Selected excerpt:
-*-

Planting Sweet Potatoes

planting sweet potatoes

Before planting sweet potatoes in your garden, you'll need to get your hands on some seedlings, known as slips.  You can grow these yourself starting in January from an organic sweet potato, or you can buy them from a garden center, seed company, etc...

To grow your own slips, start with an organic sweet potato.  Place it in a warm spot in your kitchen that hopefully gets a couple of hours of sunlight, at least.  When it begins to sprout, stick the end in a jar of water, using toothpicks to keep it from touching the bottom.  The bottom of the potato will sprout roots, and the slips will emerge from the top of the potato after a couple of weeks.  Keep enough water in the jars as the potatoes get thirsty and drink quite a bit.

-*-

Information given:
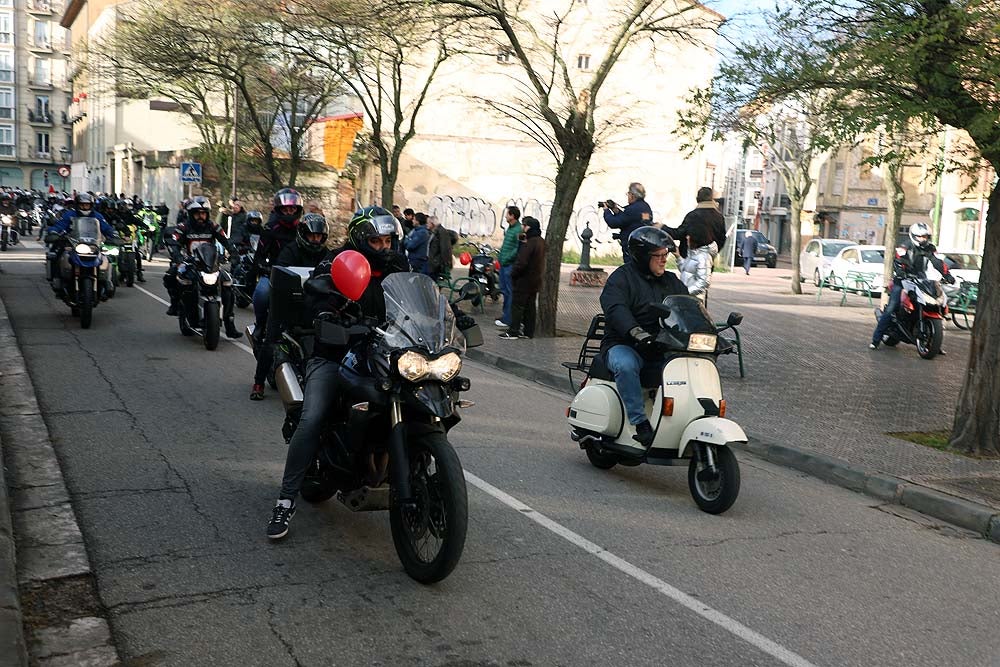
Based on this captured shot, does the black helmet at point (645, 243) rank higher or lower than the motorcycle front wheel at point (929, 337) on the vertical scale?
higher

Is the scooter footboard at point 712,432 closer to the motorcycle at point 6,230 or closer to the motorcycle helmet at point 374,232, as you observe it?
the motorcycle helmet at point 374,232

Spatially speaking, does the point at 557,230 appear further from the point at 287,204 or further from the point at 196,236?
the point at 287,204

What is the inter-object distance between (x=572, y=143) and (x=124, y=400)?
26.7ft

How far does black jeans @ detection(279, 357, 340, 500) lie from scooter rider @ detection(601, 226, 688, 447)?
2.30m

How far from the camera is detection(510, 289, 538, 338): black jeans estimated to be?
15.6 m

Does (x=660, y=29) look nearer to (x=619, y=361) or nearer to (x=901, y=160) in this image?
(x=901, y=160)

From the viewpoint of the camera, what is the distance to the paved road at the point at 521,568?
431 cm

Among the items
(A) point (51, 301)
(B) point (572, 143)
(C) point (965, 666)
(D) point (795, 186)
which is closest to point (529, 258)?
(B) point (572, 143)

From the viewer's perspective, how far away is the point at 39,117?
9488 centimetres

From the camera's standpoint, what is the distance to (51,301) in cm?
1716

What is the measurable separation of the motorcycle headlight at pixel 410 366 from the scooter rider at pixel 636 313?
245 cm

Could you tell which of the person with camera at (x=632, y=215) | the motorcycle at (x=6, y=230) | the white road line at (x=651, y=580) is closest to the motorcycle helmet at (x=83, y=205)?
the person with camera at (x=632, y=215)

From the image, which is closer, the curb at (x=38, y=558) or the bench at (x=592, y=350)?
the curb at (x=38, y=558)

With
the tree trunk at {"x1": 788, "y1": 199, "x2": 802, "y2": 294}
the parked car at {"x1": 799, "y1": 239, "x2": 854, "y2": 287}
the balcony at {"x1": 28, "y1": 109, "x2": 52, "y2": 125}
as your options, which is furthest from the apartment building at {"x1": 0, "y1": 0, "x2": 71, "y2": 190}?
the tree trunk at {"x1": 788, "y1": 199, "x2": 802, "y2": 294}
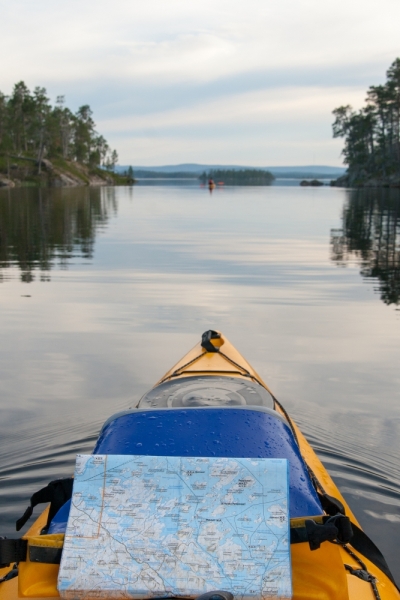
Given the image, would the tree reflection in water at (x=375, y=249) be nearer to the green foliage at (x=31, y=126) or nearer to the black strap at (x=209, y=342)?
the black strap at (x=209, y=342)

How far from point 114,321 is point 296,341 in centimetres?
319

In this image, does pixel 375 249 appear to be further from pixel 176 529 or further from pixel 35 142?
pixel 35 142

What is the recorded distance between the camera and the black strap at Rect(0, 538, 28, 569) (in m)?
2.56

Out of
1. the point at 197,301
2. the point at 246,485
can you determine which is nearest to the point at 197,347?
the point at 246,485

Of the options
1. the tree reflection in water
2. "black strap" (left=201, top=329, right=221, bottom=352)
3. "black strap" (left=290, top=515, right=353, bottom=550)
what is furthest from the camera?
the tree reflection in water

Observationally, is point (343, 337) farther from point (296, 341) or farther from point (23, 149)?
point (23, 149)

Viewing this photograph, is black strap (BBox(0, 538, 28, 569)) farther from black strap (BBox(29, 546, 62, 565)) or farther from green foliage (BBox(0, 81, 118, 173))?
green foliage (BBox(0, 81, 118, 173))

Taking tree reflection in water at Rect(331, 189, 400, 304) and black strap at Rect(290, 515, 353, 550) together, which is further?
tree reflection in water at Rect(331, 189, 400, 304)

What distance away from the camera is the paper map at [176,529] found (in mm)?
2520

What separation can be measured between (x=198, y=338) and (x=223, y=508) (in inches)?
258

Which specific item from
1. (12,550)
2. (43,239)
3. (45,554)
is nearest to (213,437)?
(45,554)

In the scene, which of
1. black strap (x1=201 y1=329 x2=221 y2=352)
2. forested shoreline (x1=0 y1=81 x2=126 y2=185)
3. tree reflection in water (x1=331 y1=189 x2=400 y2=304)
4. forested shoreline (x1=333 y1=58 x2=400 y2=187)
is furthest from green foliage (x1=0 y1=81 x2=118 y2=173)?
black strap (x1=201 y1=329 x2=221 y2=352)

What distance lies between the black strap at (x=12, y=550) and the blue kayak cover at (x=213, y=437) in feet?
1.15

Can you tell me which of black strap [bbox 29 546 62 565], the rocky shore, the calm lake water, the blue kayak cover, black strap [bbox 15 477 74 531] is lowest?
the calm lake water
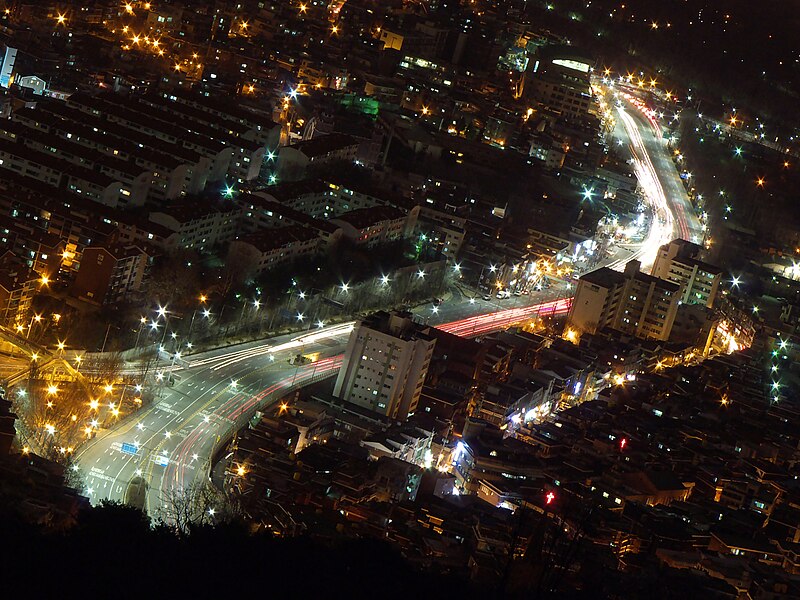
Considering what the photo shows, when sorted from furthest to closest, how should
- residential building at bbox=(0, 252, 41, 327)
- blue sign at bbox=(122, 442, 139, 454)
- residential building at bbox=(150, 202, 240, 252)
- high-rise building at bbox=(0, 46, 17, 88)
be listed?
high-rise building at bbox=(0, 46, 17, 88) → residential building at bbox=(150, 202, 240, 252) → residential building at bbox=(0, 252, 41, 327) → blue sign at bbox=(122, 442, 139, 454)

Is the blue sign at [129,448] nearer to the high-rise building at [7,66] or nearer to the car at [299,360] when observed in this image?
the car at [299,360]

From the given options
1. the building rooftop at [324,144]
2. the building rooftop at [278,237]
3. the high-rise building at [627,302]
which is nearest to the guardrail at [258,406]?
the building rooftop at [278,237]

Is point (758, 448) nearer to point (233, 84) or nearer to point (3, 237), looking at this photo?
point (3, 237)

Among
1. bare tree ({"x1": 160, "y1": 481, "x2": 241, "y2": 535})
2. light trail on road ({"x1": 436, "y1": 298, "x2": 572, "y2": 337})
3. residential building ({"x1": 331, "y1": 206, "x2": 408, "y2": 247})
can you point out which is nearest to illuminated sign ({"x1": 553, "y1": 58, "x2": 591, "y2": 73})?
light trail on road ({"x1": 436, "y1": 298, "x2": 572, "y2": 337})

-*-

What you need to do:
**A.** In the sweet potato planting text, what are sweet potato seedlings called?
**B.** Rewrite the part of the sweet potato planting text that opens with the words "Before planting sweet" and closes with "seed company, etc...", putting "nursery" in place of "garden center".

Solution set:
**A.** Slips.

**B.**
Before planting sweet potatoes in your garden, you'll need to get your hands on some seedlings, known as slips.  You can grow these yourself starting in January from an organic sweet potato, or you can buy them from a nursery, seed company, etc...